Happy Turkey Day, everyone!
As everyone’s crunching for grant deadlines going into the winter (or summer!) break, it’s been a quiet month of guest posts. This means I can write more posts on data engineering and GPT-4 experiments!
We have one phage post from Libby, who visited our Phage Australia lab from the UK, and spent a week exchanging phage manufacturing notes with Jess.
The other two posts are both by me: the first one is the launch of a shared, publicly-editable, work-in-progress Google Sheets of phage resources; the second is a post on all my AI and GPT-4-assisted experiments to extract and work with data.
If you’re using GPT-4 for any kind of lab or data work, I highly recommend you read through this one — it’s full of examples of what GPT-4 does well and poorly!
by Libby Duignan
We were lucky enough to have University of Liverpool postdoc Libby Duignan visit us here at Phage Australia recently, ostensibly to ‘learn from us’ — really, we learned from her! She flew over from the UK and she and Jess spent days in the lab talking phage production and purification, sharing notes and lab hacks, and ripping Jess’ protocols to shreds. It was extremely productive, and we now highly recommend everyone orchestrating their own week-with-a-phage-buddy to help evaluate whether their methods are really as bulletproof and reproducible as they hope. Libby then sadly left us to return to her homeland, but at least she wrote up a nice blog piece on her visit! Super excited to watch what she does next (she will be joining a company in the UK to bring phage manufacturing to life over there!).
by Jan Zheng
For this article, I got to launch an initiative I’d always wanted in the phage world — a completely open, publicly editable spreadsheet of all kinds of phage resources. This could be grants, clinical trials, and bioinformatics tools, all sourced and collected into a single place for everyone to find. The difference between this and Phage Directory is that Phage Directory’s more curated, whereas this is 100% community sourced. So far I’ve filled in some 400+ bioinformatics tools (with the help of AI), and I’ve yet to clean them all up. I’m also going to incrementally fill the other tabs over the next several weeks as I find time.
by Jan Zheng
This article is filled with examples of using ChatGPT for real data engineering and data extraction work. This could be things like extracting text from screenshots or photos using GPT-Vision, processing CSVs, graphs, and tables using GPT-4, trying to read handwriting or QR codes, counting plaques, running FASTA files with GPT-4 Data Analysis, and a ton more. I write about what worked, didn’t work, and what surprised me. The main takeaway is that GPT-4 is very powerful and great for 60% of the work, but lacks a lot of necessary tools to do the rest. In the future we’ll cover “custom actions” and how you can connect GPT-4 to custom tools, code, and servers to go the rest of the way. Exciting times!
C&T Throwback!
Happy (American) Thanksgiving!
I just thought this post was really funny and cute. Our 6th issue of C&T back in 2018 was just a post about how thankful we were for the community. And I think for most years after that, we took American Thanksgiving off every year as a holiday.

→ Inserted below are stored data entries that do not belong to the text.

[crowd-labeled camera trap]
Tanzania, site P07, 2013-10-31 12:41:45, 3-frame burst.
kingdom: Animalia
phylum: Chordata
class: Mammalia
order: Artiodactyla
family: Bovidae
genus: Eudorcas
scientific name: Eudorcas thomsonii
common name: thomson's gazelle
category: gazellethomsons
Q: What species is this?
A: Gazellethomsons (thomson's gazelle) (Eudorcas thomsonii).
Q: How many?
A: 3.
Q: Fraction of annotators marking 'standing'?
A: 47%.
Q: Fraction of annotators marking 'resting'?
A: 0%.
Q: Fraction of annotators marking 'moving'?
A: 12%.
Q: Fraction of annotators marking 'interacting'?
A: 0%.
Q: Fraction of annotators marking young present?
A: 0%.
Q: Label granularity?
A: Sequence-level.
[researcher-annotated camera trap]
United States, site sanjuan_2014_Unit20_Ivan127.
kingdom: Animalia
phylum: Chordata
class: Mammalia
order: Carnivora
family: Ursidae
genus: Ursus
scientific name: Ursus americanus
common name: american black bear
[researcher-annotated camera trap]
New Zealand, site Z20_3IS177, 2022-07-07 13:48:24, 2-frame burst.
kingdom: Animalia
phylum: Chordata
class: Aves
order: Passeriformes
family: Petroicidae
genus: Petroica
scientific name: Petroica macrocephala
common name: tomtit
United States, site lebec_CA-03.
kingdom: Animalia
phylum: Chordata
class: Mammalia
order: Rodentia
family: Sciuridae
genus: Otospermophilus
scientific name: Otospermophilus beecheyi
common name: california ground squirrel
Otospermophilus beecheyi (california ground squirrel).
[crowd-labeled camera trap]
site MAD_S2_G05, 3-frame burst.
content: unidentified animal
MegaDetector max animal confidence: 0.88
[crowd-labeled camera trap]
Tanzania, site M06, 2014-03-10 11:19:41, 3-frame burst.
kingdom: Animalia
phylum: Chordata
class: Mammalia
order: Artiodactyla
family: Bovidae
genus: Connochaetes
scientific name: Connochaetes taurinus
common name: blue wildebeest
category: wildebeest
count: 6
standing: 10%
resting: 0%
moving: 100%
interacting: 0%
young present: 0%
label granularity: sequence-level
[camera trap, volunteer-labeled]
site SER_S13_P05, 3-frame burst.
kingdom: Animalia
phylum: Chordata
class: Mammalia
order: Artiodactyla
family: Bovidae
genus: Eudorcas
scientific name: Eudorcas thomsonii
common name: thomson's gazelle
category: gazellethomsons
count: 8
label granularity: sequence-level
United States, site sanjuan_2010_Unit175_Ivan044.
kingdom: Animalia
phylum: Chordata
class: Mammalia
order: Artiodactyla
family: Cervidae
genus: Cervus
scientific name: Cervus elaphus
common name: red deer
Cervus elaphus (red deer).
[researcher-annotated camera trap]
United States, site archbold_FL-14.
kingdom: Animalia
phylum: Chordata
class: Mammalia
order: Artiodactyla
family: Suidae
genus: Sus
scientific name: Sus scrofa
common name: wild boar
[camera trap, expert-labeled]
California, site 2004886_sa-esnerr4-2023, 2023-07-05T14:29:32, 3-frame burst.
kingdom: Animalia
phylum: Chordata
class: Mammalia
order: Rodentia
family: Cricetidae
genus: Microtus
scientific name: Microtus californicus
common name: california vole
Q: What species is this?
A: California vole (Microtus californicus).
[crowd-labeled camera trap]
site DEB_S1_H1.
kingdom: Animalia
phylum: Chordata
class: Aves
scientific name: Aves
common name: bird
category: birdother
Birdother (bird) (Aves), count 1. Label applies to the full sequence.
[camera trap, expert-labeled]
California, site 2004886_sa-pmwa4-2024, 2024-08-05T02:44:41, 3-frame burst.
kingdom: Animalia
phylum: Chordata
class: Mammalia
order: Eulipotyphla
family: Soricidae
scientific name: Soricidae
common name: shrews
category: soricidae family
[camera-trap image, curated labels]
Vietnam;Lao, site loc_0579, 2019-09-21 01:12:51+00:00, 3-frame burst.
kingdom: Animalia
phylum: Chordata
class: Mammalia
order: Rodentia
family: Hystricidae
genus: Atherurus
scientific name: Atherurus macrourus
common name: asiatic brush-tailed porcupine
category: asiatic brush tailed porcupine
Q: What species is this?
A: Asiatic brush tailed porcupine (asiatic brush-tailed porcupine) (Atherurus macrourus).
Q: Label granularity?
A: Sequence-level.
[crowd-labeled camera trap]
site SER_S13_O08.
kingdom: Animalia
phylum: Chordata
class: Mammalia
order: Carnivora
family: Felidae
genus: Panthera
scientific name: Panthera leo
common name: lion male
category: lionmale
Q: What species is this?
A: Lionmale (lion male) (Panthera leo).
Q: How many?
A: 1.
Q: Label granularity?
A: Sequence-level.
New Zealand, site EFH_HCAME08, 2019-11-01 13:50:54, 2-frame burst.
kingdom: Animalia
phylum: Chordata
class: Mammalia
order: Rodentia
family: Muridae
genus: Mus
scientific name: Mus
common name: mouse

It’s different when you’re doing a thing that everyone looks forward to reading, and taking a “holiday” from it (as opposed to an office job where you look forward to no work). Planning, writing, and launching Capsid is A LOT of effort every week (~5+ hours between me and Jess; used to be in the 10-20 hours when we were newbies, and didn’t have automation tools in place), and while we looked forward to taking a break, we also knew we’d let down our readers by not publishing.
Jess and I are super thankful for the phage community — for all of you who share news about your lab, post jobs with us, for sending us thoughtful feedback, for writing amazing Capsid articles about your labs and your research.
It’s been so rewarding writing and publishing Capsid every week, I can’t believe we’ve been doing this for 250 issues, over five years. If this was a child it would be able to walk and talk and go to kindergarten!
Thanks so much to all you dear readers! You’re the ones that keep us going!